[Source excerpt]:
——————————
Skip to content

Optim management


Optimized Management & Processing for learning#


Overview#

Optimized management and processing for learning Artificial Intelligence has experienced unprecedented growth in recent years. This growth comes at the cost of more complex models, with more parameters, and the use of increasingly large datasets. This implies that data preparation and training of these AI models, to be efficient, must take into account the various constraints of the training platforms: the number of available CPU cores, RAM size, the number of GPUs/specific cores, available VRAM size, available disk space, and specific constraints of certain file systems, particularly in the case of cluster usage (e.g., limited number of inodes). This implies a thorough understanding of the nature of the data being processed, whether images/videos, sound, text, or lidar data from an autonomous vehicle, and their peculiarities both in terms of processing and storage, as well as access efficiency to prepare batches for the training process. The parallelization capabilities of the system performing the training will also be crucial in making decisions to optimize the training process. In this course, we will focus on different types of data, discuss how to efficiently prepare this data, and how to store it in a way that allows for efficient reading and processing. We will explore how this is compatible with the parallelization aspects of the host system (CPU/RAM/Disk) as well as the available GPUs for training machine learning models, including Deep Learning ones. The course syllabus can be summarized as follows:

  • Analysis of unimodal and multimodal datasets, study of their characteristics
  • Case studies of a multimodal perception algorithm: analyzing group level emotion recognition in videos in the wild
  • How to optimize data loading based on the limitations of the host machine(s) used for training?
——————————
[Records for this exercise]:
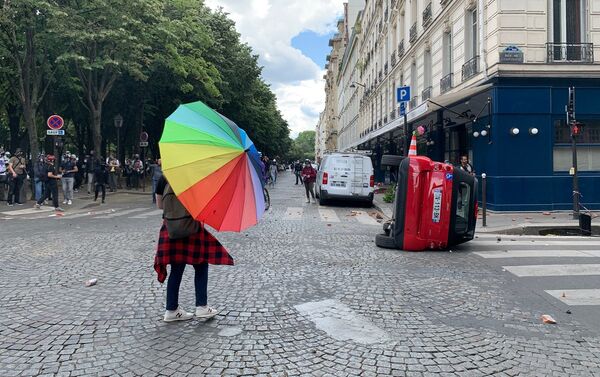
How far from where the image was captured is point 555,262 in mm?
7637

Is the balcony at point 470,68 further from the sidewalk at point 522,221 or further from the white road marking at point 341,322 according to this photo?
the white road marking at point 341,322

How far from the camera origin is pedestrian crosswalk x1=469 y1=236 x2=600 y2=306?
603 centimetres

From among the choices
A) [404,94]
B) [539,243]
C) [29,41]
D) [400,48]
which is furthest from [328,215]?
[400,48]

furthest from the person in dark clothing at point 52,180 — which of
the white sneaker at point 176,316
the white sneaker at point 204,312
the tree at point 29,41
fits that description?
the white sneaker at point 204,312

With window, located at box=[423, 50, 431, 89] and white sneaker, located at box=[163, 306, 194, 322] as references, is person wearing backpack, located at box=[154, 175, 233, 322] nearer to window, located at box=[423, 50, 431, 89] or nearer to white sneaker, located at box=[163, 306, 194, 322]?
white sneaker, located at box=[163, 306, 194, 322]

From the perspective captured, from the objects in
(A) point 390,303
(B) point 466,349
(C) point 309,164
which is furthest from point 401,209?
(C) point 309,164

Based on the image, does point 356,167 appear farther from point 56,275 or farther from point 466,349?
point 466,349

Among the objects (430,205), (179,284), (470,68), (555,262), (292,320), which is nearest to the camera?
(179,284)

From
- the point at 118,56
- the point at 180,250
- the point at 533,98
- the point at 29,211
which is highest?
the point at 118,56

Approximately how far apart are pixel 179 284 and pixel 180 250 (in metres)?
0.38

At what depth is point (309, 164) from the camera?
65.1 feet

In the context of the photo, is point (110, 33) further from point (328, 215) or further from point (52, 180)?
point (328, 215)

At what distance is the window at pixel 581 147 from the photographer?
14.7m

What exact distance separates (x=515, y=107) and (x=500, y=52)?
1.64 m
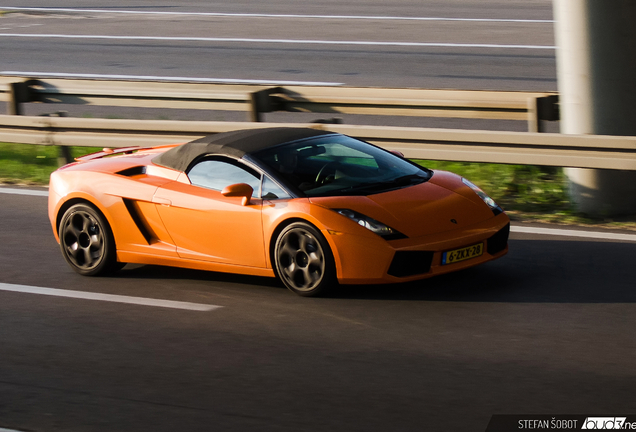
——————————
[Direction A]: In the listing, revise the stretch from the line containing "What exact distance" through the end of the listing, replacing "exact" with "approximate" and leaving everything else unchanged. Return only those revised lines, and omit the pictures.
[Direction B]: Pick up the course overview on optimized data management for learning from the point where it stops, and continue it.

[Written response A]:
What approximate distance separates (x=515, y=107) and (x=500, y=52)?
1.64 m

[Written response B]:
  • Data augmentation: why augment data, types of augmentation, static vs. dynamic augmentation, etc.
  • Parallelizing training (single CPU/multi-CPUs, single GPU, model parallel, data parallel in case on multi-GPUs): when, why, how. Case studies of low-powered platforms (smartphones, real-time platforms like STM32, for example) Distributed training on dedicated multi-user clusters
  • "Reproducible science": how to share code and models

In brief#

  • Period: semester 9
  • Credits: 3 ECTS
  • Number of hours: 18h
  • Python programming
  • PyTorch framework (optional)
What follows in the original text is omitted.